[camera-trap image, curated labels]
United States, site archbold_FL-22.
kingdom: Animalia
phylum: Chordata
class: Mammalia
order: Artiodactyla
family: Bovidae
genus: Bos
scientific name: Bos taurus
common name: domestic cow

□ □ □

» WORK INSTRUCTIONS: From the line containing "phylum: Chordata" to the final line above, output everything. Change nothing and add nothing.

» YOUR RESPONSE:
phylum: Chordata
class: Mammalia
order: Artiodactyla
family: Bovidae
genus: Bos
scientific name: Bos taurus
common name: domestic cow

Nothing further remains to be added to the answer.